【  常識批判  】  

   「常識という堅牢な城を陥落させるには、外から矢を放っても駄目である。
    城の内側に入り込み、内側から崩壊させねばならない」


常識とは、我々にとってもはや生得的ともいえる世界の見方である。
それを反駁するのは並大抵のことではない。
ある常識に異議を唱えるために、別の常識を盾にしても無駄である。

そのような世界の見方が生じてくる「時」と「場所」に立ち戻って、それが現われてくる必然性を明らかにし、その成立過程を示さなければならない。その世界の見方が、ある条件の下で現われる特殊な見方であることを示さなければならない。
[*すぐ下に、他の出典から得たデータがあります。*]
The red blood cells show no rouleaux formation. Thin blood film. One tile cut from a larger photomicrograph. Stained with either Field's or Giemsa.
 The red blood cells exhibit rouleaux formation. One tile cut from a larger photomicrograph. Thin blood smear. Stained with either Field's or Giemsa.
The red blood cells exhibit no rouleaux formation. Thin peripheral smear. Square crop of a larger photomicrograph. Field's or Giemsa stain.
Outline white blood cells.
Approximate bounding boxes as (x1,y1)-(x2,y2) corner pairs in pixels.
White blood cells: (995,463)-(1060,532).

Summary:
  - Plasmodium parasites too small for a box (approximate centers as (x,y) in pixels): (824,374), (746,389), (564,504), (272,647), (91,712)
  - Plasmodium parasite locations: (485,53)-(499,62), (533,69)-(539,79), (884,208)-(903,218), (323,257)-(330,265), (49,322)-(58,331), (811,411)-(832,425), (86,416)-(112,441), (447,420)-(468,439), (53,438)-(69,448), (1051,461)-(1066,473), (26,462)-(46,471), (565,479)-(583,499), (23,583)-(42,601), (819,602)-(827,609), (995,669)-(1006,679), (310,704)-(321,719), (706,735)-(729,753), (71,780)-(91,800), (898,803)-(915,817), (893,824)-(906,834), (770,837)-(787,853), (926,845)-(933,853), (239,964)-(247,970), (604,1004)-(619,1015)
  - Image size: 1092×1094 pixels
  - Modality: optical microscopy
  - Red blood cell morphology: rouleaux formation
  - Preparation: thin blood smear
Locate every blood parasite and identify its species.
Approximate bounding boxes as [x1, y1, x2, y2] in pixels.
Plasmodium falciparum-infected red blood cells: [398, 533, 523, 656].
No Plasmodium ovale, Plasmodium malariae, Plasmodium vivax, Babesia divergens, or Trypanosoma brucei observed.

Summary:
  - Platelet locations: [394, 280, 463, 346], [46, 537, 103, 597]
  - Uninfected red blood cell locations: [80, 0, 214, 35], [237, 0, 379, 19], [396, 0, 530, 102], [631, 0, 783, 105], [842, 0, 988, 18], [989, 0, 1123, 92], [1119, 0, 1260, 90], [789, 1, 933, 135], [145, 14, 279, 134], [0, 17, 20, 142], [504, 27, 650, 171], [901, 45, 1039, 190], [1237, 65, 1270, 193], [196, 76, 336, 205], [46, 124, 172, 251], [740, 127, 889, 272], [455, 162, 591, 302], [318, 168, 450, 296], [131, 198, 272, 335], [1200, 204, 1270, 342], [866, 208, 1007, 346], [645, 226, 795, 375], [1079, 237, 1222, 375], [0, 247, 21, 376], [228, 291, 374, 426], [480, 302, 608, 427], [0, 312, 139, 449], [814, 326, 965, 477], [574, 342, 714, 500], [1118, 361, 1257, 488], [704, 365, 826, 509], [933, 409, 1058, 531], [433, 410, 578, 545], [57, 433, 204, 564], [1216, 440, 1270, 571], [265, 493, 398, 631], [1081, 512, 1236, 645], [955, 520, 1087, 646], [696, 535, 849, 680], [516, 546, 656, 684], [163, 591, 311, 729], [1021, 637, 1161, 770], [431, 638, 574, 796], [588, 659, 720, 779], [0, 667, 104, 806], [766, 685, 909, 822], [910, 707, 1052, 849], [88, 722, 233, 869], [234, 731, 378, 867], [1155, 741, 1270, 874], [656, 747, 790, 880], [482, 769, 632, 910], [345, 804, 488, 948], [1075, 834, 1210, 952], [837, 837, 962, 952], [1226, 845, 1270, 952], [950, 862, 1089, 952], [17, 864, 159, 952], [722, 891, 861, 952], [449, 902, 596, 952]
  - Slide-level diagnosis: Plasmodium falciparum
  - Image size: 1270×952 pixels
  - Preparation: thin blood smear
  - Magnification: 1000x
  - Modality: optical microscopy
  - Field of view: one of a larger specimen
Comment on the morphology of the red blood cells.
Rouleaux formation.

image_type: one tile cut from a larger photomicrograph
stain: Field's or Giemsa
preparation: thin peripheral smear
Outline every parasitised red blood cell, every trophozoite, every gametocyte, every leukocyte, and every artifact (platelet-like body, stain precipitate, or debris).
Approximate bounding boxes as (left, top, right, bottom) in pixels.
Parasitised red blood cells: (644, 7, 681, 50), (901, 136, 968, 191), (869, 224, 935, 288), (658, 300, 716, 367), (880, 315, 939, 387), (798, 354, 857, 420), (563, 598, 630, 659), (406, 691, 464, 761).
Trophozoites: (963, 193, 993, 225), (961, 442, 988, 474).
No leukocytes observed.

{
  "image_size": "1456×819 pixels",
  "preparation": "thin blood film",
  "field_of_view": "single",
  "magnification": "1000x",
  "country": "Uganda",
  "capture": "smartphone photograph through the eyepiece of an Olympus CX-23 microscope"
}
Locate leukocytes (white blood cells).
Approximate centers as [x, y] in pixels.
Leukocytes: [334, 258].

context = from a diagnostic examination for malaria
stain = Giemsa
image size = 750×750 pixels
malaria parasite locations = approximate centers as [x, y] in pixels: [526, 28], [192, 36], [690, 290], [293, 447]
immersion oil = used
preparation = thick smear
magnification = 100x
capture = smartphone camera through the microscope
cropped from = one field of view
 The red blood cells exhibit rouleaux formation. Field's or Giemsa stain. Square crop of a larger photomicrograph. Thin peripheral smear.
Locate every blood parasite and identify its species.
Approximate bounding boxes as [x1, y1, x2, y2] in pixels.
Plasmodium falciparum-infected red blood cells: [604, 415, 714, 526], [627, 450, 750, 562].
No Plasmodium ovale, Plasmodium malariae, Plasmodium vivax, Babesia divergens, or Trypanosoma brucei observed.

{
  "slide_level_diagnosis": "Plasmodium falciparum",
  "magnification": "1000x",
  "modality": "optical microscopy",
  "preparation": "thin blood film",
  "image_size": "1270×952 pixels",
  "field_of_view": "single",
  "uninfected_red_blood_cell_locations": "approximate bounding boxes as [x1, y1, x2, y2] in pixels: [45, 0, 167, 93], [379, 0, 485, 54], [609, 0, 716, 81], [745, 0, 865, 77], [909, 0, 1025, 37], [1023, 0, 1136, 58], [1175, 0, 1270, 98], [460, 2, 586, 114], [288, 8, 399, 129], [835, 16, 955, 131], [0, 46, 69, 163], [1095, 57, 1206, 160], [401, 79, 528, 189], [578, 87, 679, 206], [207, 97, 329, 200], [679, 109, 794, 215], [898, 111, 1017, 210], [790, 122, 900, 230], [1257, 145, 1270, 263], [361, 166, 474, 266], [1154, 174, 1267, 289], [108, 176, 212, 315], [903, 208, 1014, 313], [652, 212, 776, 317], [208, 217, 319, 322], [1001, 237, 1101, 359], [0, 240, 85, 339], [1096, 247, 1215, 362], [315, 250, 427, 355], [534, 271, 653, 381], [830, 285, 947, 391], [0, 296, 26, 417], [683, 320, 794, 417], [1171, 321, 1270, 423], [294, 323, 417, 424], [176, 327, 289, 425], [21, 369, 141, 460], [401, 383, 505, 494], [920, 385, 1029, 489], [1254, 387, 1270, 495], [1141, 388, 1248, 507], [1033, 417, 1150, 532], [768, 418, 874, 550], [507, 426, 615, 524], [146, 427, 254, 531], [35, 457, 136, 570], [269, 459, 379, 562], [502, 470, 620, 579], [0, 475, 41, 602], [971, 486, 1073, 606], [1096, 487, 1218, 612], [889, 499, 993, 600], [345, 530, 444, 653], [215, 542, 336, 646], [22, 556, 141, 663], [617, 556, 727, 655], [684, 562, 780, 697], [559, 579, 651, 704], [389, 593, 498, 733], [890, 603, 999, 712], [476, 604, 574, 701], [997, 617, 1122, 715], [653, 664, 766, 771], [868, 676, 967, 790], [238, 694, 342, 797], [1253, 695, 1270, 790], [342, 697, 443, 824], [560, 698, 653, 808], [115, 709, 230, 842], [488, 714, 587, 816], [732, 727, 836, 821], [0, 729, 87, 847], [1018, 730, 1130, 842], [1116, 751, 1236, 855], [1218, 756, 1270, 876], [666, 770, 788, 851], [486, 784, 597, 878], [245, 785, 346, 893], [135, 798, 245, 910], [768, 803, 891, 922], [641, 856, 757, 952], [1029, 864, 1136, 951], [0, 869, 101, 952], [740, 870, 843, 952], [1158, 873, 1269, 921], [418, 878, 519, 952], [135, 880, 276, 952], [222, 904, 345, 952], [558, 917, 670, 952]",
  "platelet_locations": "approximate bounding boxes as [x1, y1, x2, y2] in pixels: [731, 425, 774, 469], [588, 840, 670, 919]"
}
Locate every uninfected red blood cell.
*1つまりは、その見方が生じてくる条件と、そこでの成立過程に対して批判の矢を放つこと。

一つには歴史的に。もう一つは個人的に。
歴史的とは、その見方が生じてきたであろう時代まで遡り、その時代背景の中でいかにして、なにゆえにそれが生じてきたかを描くこと。
個人的とは、人が生まれ成長していく過程で、その見方を後天的に獲得していく様を描くこと。

何か新しいことを打ち立てようと思えば、それが現われる起源に必ず立ち戻って、そこから歩き始めなければならない。(04/3/1)

*1:「その世界の見方は本当に正しいのか?」と問うよりも、「なぜ我々はそのような見方をするのか?」と問う方が、有意義な問いである場合が多い。